Каковых у нас осталось совсем немного, и выдавались, еще до того как свалился окончательно, исключительно раненым и больным. Пару штук для полковника, видать, сохранили. Не больше.
— Супы на разбавленном бульоне с отварами овощей.
— А нежирное мясо и рыбу? — жадно спрашиваю, чувствуя, как организм радостно встрепенулся при упоминании, и одновременно опасаясь повторения прежнего, когда, нигде не задерживаясь, выливалось моментально.
— Чуть-чуть для начала, посмотрим на результат.
— Ну не думаете же, что я не способен себя ограничить?
— Вы постоянно требовали, чтобы воду кипятили и сырой не пили, а сами?
— Дурак был, — честно сознался.

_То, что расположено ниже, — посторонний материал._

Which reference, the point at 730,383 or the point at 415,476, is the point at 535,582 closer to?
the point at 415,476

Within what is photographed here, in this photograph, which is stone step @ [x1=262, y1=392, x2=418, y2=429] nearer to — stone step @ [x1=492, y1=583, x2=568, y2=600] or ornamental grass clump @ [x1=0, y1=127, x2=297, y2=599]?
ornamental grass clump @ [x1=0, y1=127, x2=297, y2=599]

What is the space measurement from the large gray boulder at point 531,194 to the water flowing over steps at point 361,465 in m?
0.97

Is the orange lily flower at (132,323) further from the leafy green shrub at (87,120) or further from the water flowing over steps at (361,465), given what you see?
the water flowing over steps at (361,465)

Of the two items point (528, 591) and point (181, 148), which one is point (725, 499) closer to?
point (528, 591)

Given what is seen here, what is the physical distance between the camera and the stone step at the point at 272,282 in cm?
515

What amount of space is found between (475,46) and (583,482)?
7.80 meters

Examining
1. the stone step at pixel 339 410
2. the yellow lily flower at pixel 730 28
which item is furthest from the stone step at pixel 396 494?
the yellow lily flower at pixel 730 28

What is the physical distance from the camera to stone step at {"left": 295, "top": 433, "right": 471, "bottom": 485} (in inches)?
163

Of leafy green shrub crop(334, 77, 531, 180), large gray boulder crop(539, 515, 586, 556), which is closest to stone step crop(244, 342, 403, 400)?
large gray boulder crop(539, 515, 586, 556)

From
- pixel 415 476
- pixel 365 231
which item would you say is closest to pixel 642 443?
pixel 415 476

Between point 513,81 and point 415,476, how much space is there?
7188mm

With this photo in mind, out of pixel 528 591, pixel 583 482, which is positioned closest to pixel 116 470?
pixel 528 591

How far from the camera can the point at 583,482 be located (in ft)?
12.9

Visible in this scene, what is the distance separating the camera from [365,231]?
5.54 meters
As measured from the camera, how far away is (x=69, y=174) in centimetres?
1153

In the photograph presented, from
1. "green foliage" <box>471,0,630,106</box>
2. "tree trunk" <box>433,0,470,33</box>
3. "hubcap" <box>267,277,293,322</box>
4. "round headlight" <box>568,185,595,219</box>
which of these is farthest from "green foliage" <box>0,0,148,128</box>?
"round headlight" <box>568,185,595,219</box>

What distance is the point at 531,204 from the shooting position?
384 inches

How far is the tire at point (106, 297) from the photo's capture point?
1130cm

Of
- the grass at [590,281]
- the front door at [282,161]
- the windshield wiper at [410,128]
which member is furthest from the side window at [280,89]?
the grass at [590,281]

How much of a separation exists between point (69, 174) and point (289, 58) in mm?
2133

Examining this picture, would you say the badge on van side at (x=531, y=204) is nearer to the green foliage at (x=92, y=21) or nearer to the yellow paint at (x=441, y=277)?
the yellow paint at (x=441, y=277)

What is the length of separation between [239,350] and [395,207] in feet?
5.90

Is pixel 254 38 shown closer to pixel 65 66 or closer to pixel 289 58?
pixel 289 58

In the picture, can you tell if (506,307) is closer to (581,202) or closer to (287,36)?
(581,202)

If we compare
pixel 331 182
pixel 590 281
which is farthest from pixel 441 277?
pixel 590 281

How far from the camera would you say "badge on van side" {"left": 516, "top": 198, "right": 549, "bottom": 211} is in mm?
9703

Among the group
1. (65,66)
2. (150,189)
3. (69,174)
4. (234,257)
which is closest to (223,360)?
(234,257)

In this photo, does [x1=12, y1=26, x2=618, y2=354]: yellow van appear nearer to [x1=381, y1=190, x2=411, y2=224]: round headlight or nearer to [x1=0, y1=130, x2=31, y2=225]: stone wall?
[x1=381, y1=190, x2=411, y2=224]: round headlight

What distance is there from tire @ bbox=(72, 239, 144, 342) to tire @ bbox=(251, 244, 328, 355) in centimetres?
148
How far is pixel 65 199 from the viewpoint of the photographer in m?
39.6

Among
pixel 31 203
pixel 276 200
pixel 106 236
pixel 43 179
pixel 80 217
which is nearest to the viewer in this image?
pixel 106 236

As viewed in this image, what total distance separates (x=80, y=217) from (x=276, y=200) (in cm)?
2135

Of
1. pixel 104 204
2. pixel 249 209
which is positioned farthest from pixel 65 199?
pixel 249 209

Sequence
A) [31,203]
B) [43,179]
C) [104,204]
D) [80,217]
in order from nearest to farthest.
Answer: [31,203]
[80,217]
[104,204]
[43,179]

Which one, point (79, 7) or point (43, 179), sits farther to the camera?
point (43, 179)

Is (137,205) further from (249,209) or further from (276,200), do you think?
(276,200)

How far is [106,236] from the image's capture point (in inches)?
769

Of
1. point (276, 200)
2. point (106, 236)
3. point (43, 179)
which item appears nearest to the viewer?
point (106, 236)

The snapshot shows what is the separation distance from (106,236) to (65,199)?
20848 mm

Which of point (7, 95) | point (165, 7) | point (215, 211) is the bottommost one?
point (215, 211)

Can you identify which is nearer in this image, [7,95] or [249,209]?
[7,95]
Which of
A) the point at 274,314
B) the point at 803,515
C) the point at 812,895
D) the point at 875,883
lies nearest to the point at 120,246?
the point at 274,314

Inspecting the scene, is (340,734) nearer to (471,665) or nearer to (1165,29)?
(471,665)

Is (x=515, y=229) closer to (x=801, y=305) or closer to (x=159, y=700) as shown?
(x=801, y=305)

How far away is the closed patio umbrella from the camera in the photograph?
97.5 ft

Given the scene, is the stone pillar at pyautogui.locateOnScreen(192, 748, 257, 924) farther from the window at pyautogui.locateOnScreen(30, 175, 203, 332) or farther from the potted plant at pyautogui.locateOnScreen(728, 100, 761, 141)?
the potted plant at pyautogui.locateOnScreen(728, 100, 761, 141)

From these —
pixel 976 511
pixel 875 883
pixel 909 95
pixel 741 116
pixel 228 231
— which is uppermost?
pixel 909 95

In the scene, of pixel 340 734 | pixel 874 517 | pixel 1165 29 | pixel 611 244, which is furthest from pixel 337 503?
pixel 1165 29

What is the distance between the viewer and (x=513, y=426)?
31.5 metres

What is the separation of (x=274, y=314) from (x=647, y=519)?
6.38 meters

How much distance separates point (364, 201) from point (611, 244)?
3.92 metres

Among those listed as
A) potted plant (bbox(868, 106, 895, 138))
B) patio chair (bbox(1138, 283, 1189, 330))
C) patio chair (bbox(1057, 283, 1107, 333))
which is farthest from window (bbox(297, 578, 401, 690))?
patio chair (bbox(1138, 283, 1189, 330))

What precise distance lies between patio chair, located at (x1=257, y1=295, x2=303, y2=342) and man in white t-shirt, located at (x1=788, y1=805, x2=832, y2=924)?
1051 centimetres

Не уверен в причине, не сразу началось, но Бэзил уверял, что эти крошечные гады сначала размножиться должны, и это занимает разный срок при разных заболеваниях. Потому связь редко заметна. Тот случай очень подходит. — Жара, бой. Весь вспотел. Ну кто же думал, что так выйдет. Моя вина.
— У нас на удивление мало больных на почти две тысячи военных, — задумчиво сказала Арлет. — Благодаря вашим приказам и мерам по чистоте. Иначе не объяснить.
— Мало — это сколько?
— Не больше двух десятков на сегодняшний день.
И из заболевших благодаря жестким правилам, поддерживаемым не только моими приказами, но и усилиями бегинок, вместо трети померших от болезней всего четверо на сотню. Второй раз после Мичигана четкое подтверждение. Одно это стоило поглаживания по голове Бэзила с утешениями и выслушивания его бессвязных речей. Солдаты не хуже меня поняли, благодаря кому и чему они встают на ноги, а не ложатся штабелями в землю навечно. Если вначале опасался поползновений на женскую честь, теперь моментально разорвут свои же, позволь себе некто обидеть врачиху.
— Выходит, не зря старался. Есть нечто в этой теории! Кстати, что это за гадость заставляли пить?
— Настой багульника в смеси с лапчаткой обыкновенной…
— На болота ходили?
— Господин полковник, вы поражаете знаниями. Откуда знаете?
— Мать использовала. Она называла ее «поносной травой». Полагаю, не зря. Высушенное корневище снаружи бурое, а на изломе — темно-красное, с приятным запахом и очень терпким вкусом. Средство старое, народное.
— Браво! Осталось поделиться рецептом от тифа, — сказала устало. — Вчера трое с ним слегли.